Selected text:
As she pointed out to me in 1975, people in the United States, for the most part, are more affluent, educated, sophisticated, giving and forgiving compared to most of the world. But I am beginning to have some real concerns about the present problems and the future prospects.
I don't see the United States producing much anymore. Whatever we produce, we don't seem to have a competitive edge in the world market. I don't know what happened to all the innovation, ingenuity and honest hard work that made the United States what it is. Can you believe we borrow money from China, so that we can buy poor quality products made in, guess where? China.
We complain about jobs being outsourced to other countries. We are frightened about rising unemployment and the worsening economy. Even in our county, there are thousands of children who do not have a home to go to after school. Ironically enough, the people who are fortunate to have jobs are always fighting for higher salaries and better benefits, until they lose them to somebody less demanding in so-called developing countries.
We take pride in spending billions of borrowed money to assist other countries, as much for political reasons, as for need. Meanwhile, we ignore millions of our own citizens who do not have shelter or food.
People blame politicians for all the problems. Funny thing, though. The same complaining people keep voting for the same politicians over and over again. Periodically, when they decide to vote for change and the change happens, they complain even more, saying they got the wrong kind of change.
We have two major parties and we go back and forth between the two, doing and undoing things and accomplishing nothing substantial in the end. We are loyal to our select party to the bitter end. Civility seems to be a lost art.
Either we support the rich or we support the poor. Supporting the middle class, who are looking for work, does not seem to be a classy thing to do.
By morning, we believe we are the greatest democracy on Earth. By evening, we buy and sell votes through campaign contributions and election promises.
Things seem to be going in the wrong direction. After all the fuss, our health care is still a mess. Industries are struggling and the illegals are smuggling. Institutions are failing and the innocent are bailing. The economy is dragging and the education is lagging. Secrets are leaking and the anxieties are peaking. Our allies are nagging and the rogue nations are bragging.
Problems abound all around. We are involved in two wars. The prospect of world peace proves elusive. As a worried nation, we fear for our safety, but we are too stubborn to question our entrenched foreign policies.
We sometimes try to kill the messenger. We reserve the right to doubt the patriotism of anybody who criticizes. We can call anybody who is critical a pessimist and anybody who questions, a communist.
America is still a great country and I enjoy freedom of speech. I am allowed to speak my mind and I believe America will be the greatest nation on Earth, once again.
Hopefully, during my lifetime.
Dr. Rao Musunuru is a practicing cardiologist in Bayonet Point.

Assignment:
Please retype the part of the essay on America's troubles that opens with the words containing "We complain about" and closes with "shelter or food.", leaving every word and mark unchanged.

The data:
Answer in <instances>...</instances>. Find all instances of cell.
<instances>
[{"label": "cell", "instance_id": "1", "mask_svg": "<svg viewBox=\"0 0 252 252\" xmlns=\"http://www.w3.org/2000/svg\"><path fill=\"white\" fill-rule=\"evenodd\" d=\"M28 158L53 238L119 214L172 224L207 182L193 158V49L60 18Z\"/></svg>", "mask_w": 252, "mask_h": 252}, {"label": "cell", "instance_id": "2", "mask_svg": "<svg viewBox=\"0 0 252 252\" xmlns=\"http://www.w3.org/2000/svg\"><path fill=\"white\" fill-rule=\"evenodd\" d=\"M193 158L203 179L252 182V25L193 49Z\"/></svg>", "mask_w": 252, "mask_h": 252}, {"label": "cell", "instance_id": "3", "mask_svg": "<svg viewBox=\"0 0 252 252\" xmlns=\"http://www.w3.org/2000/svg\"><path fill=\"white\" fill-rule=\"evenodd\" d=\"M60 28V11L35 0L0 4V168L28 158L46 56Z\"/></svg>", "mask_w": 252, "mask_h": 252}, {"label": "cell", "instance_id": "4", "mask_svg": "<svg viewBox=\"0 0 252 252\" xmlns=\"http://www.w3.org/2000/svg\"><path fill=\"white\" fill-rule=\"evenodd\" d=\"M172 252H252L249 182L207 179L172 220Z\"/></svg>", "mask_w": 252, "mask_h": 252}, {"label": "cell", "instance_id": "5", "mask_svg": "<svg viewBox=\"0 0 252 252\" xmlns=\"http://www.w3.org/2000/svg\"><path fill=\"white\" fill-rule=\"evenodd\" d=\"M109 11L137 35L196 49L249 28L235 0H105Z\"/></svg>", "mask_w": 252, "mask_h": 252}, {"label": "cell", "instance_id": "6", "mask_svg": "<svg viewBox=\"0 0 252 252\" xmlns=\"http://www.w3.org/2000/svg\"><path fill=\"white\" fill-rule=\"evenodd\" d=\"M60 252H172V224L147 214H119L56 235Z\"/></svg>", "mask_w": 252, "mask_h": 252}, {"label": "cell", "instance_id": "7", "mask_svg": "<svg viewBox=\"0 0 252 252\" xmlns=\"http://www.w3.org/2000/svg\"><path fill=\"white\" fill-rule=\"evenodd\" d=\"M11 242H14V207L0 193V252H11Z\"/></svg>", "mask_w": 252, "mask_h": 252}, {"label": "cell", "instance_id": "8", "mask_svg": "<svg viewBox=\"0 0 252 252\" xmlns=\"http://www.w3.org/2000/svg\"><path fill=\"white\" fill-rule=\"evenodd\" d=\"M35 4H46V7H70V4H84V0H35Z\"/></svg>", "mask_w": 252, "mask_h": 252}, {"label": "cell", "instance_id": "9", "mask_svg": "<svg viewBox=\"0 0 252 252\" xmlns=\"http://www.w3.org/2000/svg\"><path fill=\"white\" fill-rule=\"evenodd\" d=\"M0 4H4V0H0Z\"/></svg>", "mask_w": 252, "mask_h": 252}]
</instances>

Result for this task:
We complain about jobs being outsourced to other countries. We are frightened about rising unemployment and the worsening economy. Even in our county, there are thousands of children who do not have a home to go to after school. Ironically enough, the people who are fortunate to have jobs are always fighting for higher salaries and better benefits, until they lose them to somebody less demanding in so-called developing countries.
We take pride in spending billions of borrowed money to assist other countries, as much for political reasons, as for need. Meanwhile, we ignore millions of our own citizens who do not have shelter or food.